I gazed at Stroeve with perplexity. He stood like a schoolboy with whom a master is finding fault.
"Shall I get rid of Strickland for you?" I asked.
He gave a little start, and his shining face grew very red.
"No. You'd better not do anything."
He nodded to me and walked away. It was clear that for some reason he did not want to discuss the matter. I did not understand.
The explanation came a week later. It was about ten o' clock at night; I had been dining by myself at a restaurant, and having returned to my small apartment, was sitting in my parlour, reading I heard the cracked tinkling of the bell, and, going into the corridor, opened the door. Stroeve stood before me.
"Can I come in?" he asked.
In the dimness of the landing I could not see him very well, but there was something in his voice that surprised me. I knew he was of abstemious habit or I should have thought he had been drinking. I led the way into my sitting room and asked him to sit down.
"Thank God I've found you," he said.
"What's the matter?" I asked in astonishment at his vehemence.
I was able now to see him well.
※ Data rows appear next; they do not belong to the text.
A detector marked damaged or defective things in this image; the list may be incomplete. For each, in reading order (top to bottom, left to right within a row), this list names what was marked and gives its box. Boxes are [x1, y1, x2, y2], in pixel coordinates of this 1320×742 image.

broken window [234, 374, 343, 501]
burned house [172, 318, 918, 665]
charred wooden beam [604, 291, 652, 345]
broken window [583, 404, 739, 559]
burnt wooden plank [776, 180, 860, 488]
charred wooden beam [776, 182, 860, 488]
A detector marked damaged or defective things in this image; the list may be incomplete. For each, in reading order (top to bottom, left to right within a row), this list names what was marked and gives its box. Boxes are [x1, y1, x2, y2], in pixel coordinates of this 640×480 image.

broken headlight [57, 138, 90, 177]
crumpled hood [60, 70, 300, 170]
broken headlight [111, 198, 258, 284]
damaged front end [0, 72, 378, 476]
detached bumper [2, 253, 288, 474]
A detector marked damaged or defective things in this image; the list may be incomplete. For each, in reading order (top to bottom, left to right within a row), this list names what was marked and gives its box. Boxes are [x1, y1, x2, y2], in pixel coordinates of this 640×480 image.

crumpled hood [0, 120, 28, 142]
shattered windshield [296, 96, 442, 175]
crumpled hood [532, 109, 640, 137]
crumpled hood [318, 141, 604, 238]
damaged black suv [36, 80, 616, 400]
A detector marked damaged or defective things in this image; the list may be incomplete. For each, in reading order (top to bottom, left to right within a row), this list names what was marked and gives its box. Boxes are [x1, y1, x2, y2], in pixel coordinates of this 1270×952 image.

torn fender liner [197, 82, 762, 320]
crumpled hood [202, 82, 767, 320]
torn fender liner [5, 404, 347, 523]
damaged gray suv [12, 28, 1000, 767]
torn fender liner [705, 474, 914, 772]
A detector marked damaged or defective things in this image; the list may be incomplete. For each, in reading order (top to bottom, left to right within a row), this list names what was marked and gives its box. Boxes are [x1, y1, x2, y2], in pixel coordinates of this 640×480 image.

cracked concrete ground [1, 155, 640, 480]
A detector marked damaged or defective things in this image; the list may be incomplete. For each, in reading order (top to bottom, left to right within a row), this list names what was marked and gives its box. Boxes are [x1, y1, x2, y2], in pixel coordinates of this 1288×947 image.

As a rule he was neat in his person, but now his clothes were in disorder. He looked suddenly bedraggled. I was convinced he had been drinking, and I smiled. I was on the point of chaffing him on his state.
"I didn't know where to go," he burst out. "I came here earlier, but you weren't in."
"I dined late," I said.
I changed my mind: it was not liquor that had driven him to this obvious desperation. His face, usually so rosy, was now strangely mottled. His hands trembled.